As summer turns to autumn I have been reflecting on a successful – and eventful – few months for Worcester. At the start of July, as our record-breaking heatwave continued, we saw the addition of 30 colourful giraffes to the city’s streets in aid of much-loved local charity St Richard’s Hospice.
The Worcester Stands Tall sculpture trail has undoubtedly been a huge success, with locals and visitors alike enjoying the trail immensely over the past 10 weeks. As the exhibition draws to a close this week, I want to say a huge thank you to all those who made it possible and to the people of Worcester who gave their wholehearted support to it.
The giraffes are now set to be auctioned, raising vital funds for St Richard’s in the process.
This summer also saw pupils across Worcester celebrating another fantastic set of GCSE and A-level results.
Congratulations to all those pupils, whose hard work – and that of their teachers – has paid off and I hope that this is the first step to a bright and successful future.
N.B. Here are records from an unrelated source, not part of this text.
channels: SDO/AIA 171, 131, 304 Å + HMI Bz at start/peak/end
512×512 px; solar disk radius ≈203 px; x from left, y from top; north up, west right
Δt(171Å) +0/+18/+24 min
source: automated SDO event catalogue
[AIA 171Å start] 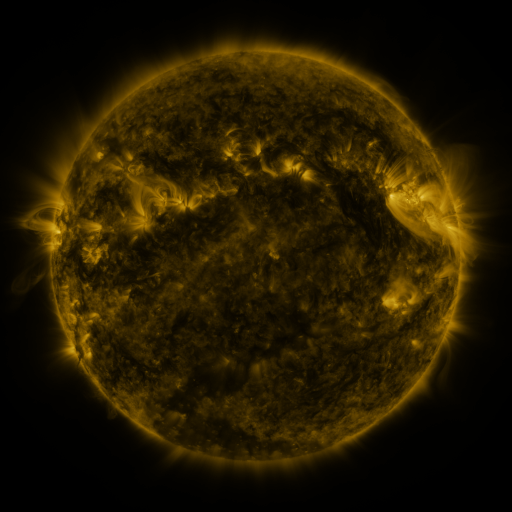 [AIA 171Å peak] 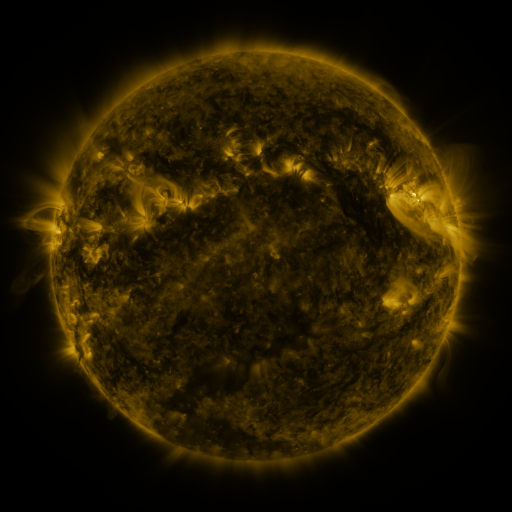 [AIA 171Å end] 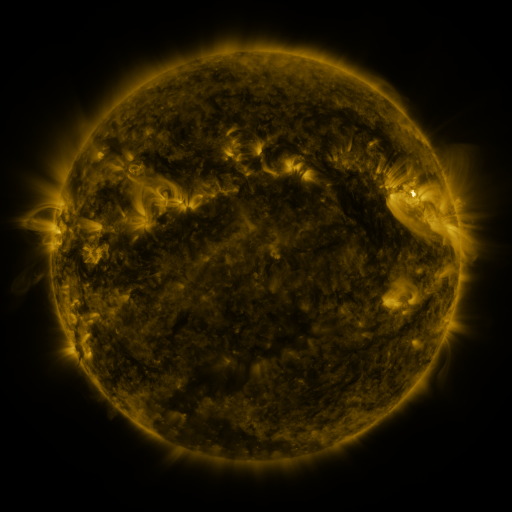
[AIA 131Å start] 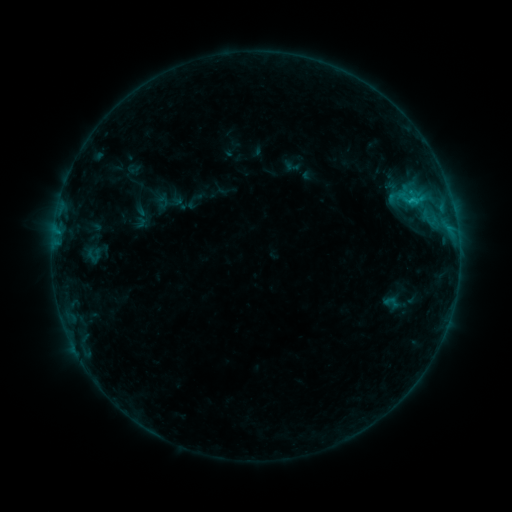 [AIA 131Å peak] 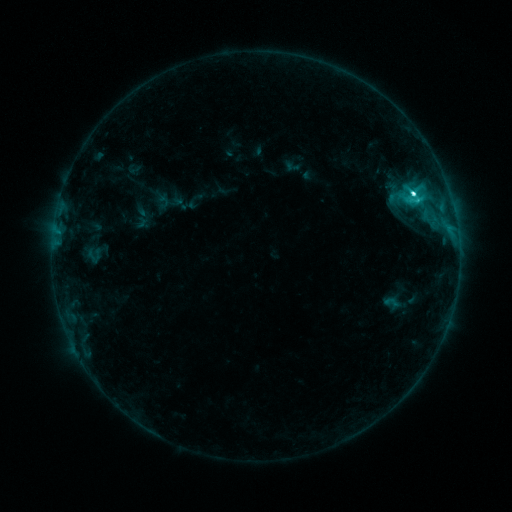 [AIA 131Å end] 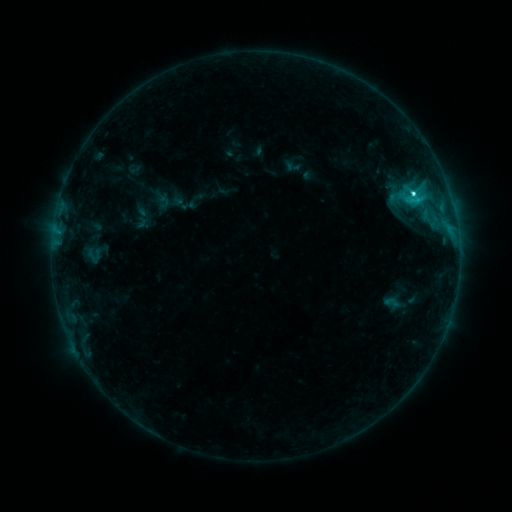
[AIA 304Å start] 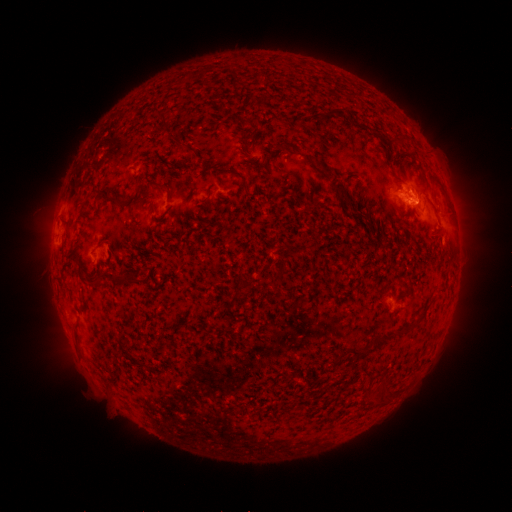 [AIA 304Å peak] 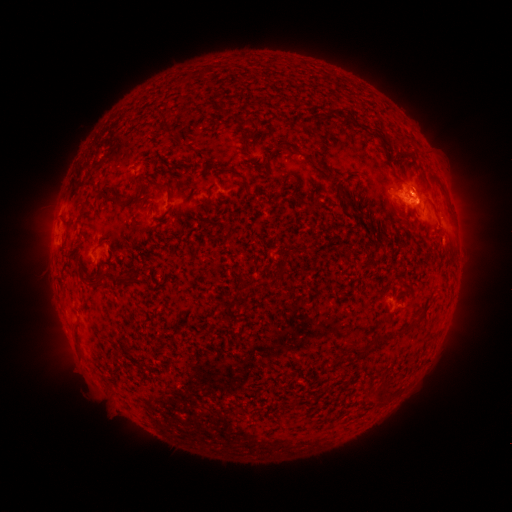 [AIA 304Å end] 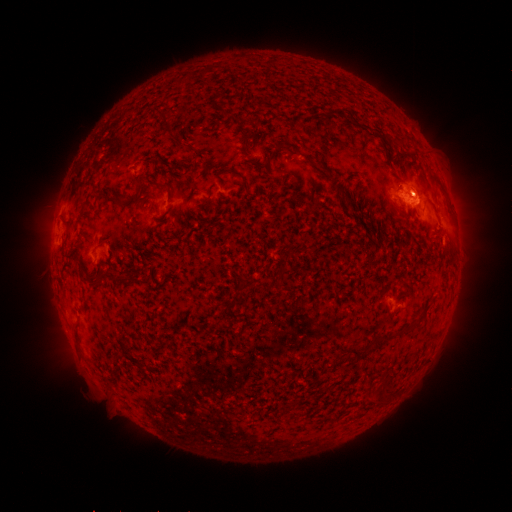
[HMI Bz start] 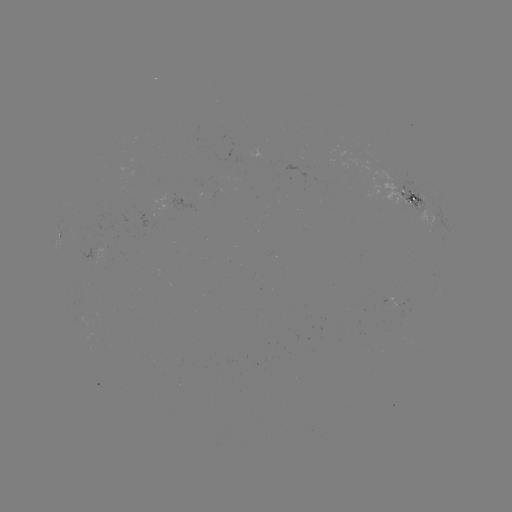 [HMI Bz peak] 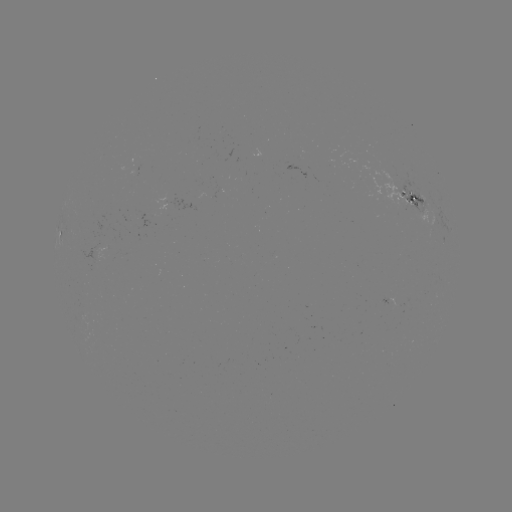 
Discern C3.9 flare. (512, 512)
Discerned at [412, 196].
Whatever they choose to do next – whether it is staying at school, going to college, or starting an apprenticeship – these qualifications will give them a solid base of knowledge and skills that they can build on.
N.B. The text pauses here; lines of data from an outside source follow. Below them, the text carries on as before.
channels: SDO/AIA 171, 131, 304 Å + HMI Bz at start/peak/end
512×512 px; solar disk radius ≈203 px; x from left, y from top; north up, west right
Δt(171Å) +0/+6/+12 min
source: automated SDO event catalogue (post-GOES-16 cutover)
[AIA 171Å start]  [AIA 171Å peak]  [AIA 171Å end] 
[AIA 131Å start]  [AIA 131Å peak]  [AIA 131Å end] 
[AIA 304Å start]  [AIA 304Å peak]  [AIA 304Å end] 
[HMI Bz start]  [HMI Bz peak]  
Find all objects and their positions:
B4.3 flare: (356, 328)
This week saw a welcome announcement by our Police and Crime Commissioner John Campion that frontline policing in the region is to be boosted by the recruitment of 100 extra officers. Constituents often tell me how reassuring it is to see a visible police presence on our streets, even in a comparatively safe city like Worcester, and so I was pleased to see that this recruitment has been possible as a result of significant efficiency savings at West Mercia and the budget flexibility afforded to the PCC by the Government.
Last weekend saw one of the highlights of the civic calendar with the Mayor’s Banquet at the Guildhall, and I was pleased to join the Mayor Jabba Riaz in a celebration of the role and the contribution those who hold the office can make to life in our city.
This coming weekend we will celebrate the life of one of Worcester’s most famous sons, and someone who contributed an enormous amount to the sporting life of the city as well as playing a crucial role in the anti-apartheid movement.
I am, of course, referring to Worcestershire cricketing legend Basil D’Oliveira, who will be posthumously granted the Freedom of the City of Worcester on Friday.
I know how much it meant to my father to be granted the freedom of the city, and I am sure that Basil D’Oliveira’s family will also appreciate this honour being granted in his memory.
This will be followed on Saturday by the Drumhead service at Gheluvelt Park, at which representatives from the whole county will come together to mark the centennial of the First World War in our own open-air Festival of Remembrance.
All are welcome to attend the service, and I would encourage as many local residents as possible to join us at midday for music from the Grenadier Guards Band, the parade of standards, and the act of commemoration.